▸ What you will do:
Print the data that follows exactly.

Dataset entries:
........
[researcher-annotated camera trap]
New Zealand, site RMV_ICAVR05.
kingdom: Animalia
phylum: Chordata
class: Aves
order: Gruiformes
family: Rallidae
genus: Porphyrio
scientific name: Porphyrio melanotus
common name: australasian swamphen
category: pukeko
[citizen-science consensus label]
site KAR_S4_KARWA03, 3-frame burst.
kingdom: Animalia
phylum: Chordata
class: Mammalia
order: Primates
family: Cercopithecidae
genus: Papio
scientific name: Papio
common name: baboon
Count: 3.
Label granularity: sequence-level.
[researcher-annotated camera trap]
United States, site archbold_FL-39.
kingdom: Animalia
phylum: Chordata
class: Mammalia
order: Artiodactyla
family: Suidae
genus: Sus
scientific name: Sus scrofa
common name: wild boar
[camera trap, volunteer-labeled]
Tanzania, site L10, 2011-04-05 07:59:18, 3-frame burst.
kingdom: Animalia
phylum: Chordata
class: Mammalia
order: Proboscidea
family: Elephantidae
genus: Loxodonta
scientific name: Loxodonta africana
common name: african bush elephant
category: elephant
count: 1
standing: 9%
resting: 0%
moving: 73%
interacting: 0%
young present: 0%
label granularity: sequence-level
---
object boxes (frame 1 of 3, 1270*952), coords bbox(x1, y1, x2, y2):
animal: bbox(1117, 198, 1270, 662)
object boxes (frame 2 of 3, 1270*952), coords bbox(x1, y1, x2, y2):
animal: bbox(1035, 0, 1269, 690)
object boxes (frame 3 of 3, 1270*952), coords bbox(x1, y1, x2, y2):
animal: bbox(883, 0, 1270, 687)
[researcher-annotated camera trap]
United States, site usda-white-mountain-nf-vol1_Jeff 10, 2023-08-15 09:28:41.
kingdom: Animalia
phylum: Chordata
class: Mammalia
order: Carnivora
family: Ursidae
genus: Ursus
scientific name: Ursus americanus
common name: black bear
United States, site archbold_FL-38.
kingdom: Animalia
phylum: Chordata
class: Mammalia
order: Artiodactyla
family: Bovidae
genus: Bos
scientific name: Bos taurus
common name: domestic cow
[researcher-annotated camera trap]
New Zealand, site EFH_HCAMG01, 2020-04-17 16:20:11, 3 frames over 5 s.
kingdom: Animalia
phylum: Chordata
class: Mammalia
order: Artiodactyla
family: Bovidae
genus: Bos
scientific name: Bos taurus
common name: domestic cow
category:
........
▸ Response area:
[researcher-annotated camera trap]
New Zealand, site RMV_ICAVR05.
kingdom: Animalia
phylum: Chordata
class: Aves
order: Gruiformes
family: Rallidae
genus: Porphyrio
scientific name: Porphyrio melanotus
common name: australasian swamphen
category: pukeko
[citizen-science consensus label]
site KAR_S4_KARWA03, 3-frame burst.
kingdom: Animalia
phylum: Chordata
class: Mammalia
order: Primates
family: Cercopithecidae
genus: Papio
scientific name: Papio
common name: baboon
Count: 3.
Label granularity: sequence-level.
[researcher-annotated camera trap]
United States, site archbold_FL-39.
kingdom: Animalia
phylum: Chordata
class: Mammalia
order: Artiodactyla
family: Suidae
genus: Sus
scientific name: Sus scrofa
common name: wild boar
[camera trap, volunteer-labeled]
Tanzania, site L10, 2011-04-05 07:59:18, 3-frame burst.
kingdom: Animalia
phylum: Chordata
class: Mammalia
order: Proboscidea
family: Elephantidae
genus: Loxodonta
scientific name: Loxodonta africana
common name: african bush elephant
category: elephant
count: 1
standing: 9%
resting: 0%
moving: 73%
interacting: 0%
young present: 0%
label granularity: sequence-level
---
object boxes (frame 1 of 3, 1270*952), coords bbox(x1, y1, x2, y2):
animal: bbox(1117, 198, 1270, 662)
object boxes (frame 2 of 3, 1270*952), coords bbox(x1, y1, x2, y2):
animal: bbox(1035, 0, 1269, 690)
object boxes (frame 3 of 3, 1270*952), coords bbox(x1, y1, x2, y2):
animal: bbox(883, 0, 1270, 687)
[researcher-annotated camera trap]
United States, site usda-white-mountain-nf-vol1_Jeff 10, 2023-08-15 09:28:41.
kingdom: Animalia
phylum: Chordata
class: Mammalia
order: Carnivora
family: Ursidae
genus: Ursus
scientific name: Ursus americanus
common name: black bear
United States, site archbold_FL-38.
kingdom: Animalia
phylum: Chordata
class: Mammalia
order: Artiodactyla
family: Bovidae
genus: Bos
scientific name: Bos taurus
common name: domestic cow
[researcher-annotated camera trap]
New Zealand, site EFH_HCAMG01, 2020-04-17 16:20:11, 3 frames over 5 s.
kingdom: Animalia
phylum: Chordata
class: Mammalia
order: Artiodactyla
family: Bovidae
genus: Bos
scientific name: Bos taurus
common name: domestic cow
category:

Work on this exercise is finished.